So, I just wanted to make this thread because I see more and more people at our events shooting videos, and I wanted to share some things I really enjoyed and have been helping me with my own video stuff. Cameras are just like drifting, you get excited to play with them, and then they become a giant money pit that only accelerates in it's appetite for your money, and taunts you with an endless road of learning. There are some really great sites out there now to help out, and tons of great people in our area with lots of resources and the ability to help you.
First of all, the people. They are by far the most important part of all this. The gear is second fiddle to the people shooting, plus they are all cool dudes.
Get to know and follow their stuff. I ask them questions all the time.
Sy Pham http://www.facebook.com/profile.php?id=694730956
Jake Guenthardt http://www.facebook.com/infrared407
Cody Slack http://www.facebook.com/sodyclack
Cagle Johnson http://www.facebook.com/cagle.johnson
And there are many more. These guys mostly shoot Canon, and I seem to be the only Nikon guy around besides Norm. All these guys shoot pics and video on their DSLR cameras, and the only other video cameras they use are GoPros. The DSLR's are kind of hard to use for video, but look rad when done half way decent. We are all learning when it comes to these around here.
While those people are huge resources, how do you learn while sitting at your desk? Vimeo film school is fucking rad. Go there and watch all the videos starting at the beginning! This link is for the start, but they continue on, and they get a lot more advanced : ). http://vimeo.com/videoschool/101
Once you have exhausted those, check up on the staff picks and get some ideas. http://vimeo.com/staffpicks
There are lots of sites to look at as well with exif data to help you learn how to use a DSLR in a more advanced way, such as http://500px.com/popular
Plus sites like this are just beautiful. So much amazing work laid out for you with tons of data to pour through.
You can also follow some of the people that are influential in the DSLR video making scene such as Phillip Bloom, and see what he is making. http://philipbloom.net/
He is constantly putting up new projects on his blog that he is shooting.
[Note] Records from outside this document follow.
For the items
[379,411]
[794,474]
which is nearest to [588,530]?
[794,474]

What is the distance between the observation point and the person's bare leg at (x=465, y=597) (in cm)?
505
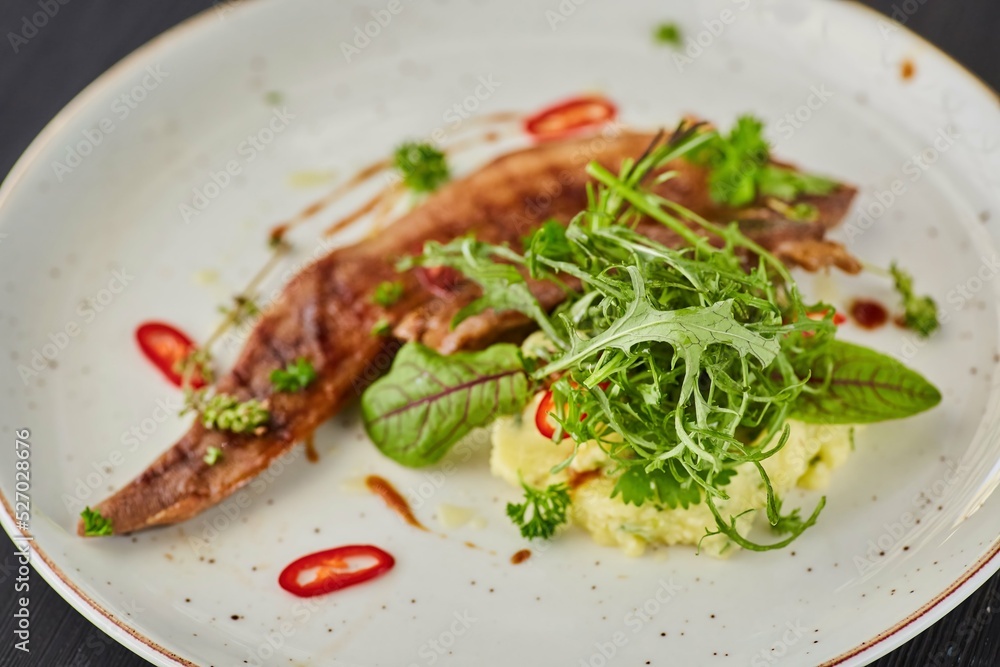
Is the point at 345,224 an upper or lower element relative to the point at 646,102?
lower

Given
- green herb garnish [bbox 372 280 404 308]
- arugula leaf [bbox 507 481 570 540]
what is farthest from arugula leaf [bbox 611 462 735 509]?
green herb garnish [bbox 372 280 404 308]

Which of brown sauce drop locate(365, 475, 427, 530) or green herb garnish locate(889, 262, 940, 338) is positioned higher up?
green herb garnish locate(889, 262, 940, 338)

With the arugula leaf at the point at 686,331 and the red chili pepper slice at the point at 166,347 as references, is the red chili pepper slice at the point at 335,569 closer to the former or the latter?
the red chili pepper slice at the point at 166,347

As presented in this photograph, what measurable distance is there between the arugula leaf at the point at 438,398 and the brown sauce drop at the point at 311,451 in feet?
0.95

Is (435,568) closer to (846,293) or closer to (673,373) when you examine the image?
(673,373)

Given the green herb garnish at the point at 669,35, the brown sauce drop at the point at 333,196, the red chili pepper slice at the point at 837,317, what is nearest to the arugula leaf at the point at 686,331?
the red chili pepper slice at the point at 837,317

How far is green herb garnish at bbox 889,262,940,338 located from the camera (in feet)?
13.8

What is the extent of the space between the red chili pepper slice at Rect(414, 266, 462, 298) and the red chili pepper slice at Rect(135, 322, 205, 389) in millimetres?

His videos are more about the technical aspects of shooting neat stuff.http://vimeo.com/mhp/confluence
Film Riot is something I watch regularly which teaches you all kinds of neat techniques with video cameras and special effects. It is cheesy and fun, but they teach a lot of stuff, and get to play with equipment from 5Ds to Red Epics. They do some really advanced looking stuff too, and teach you how to green screen and motion track stuff in After Effects, as well as how to do simple stuff like squibs and camera moves. http://www.youtube.com/user/FilmRiot
So, that should get you started with video stuff if you enjoy it and want to learn something about video. I am slowly getting better, and if I had more time and talent my stuff would turn out better. There is some amazing stuff being done by people with literally no budgets! Be creative, shoot your stuff, even if it is just a drift event in a fun way that captures the spirit of what is going on, and is exciting to watch, and tell a story!
Tell a story!
I have been shooting pics and vids for awhile now, and have advanced up to color grading. I have been using it in photography for awhile, and now in video for a bit. You can learn color grading at places such as www.colorgradingcentral.com
where there are tons of awesome free tutorials, and even some free presets and "looks". I recently edited a video with Sy and Jake that took advantage of color grading very heavily to fit our footage with footage that wasn't ours. For fun we filmed Jake rapping and stuck it in someone else's video. Obviously it would have been extremely hard to match our camera settings to match the look of their video, so in editing we color graded our footage to match their footage as best we could, to seamlessly as we could merge everything. Here is the video, we slipped the white dude into it. In the same concept of merging the footage together, we also made title sequences that matched theirs, and recreated their logo from scratch to overlay it over his footage. It was a good exercise in editing stuff and I had fun. Sy shot pretty much all our footage, and Jake was the lyricist.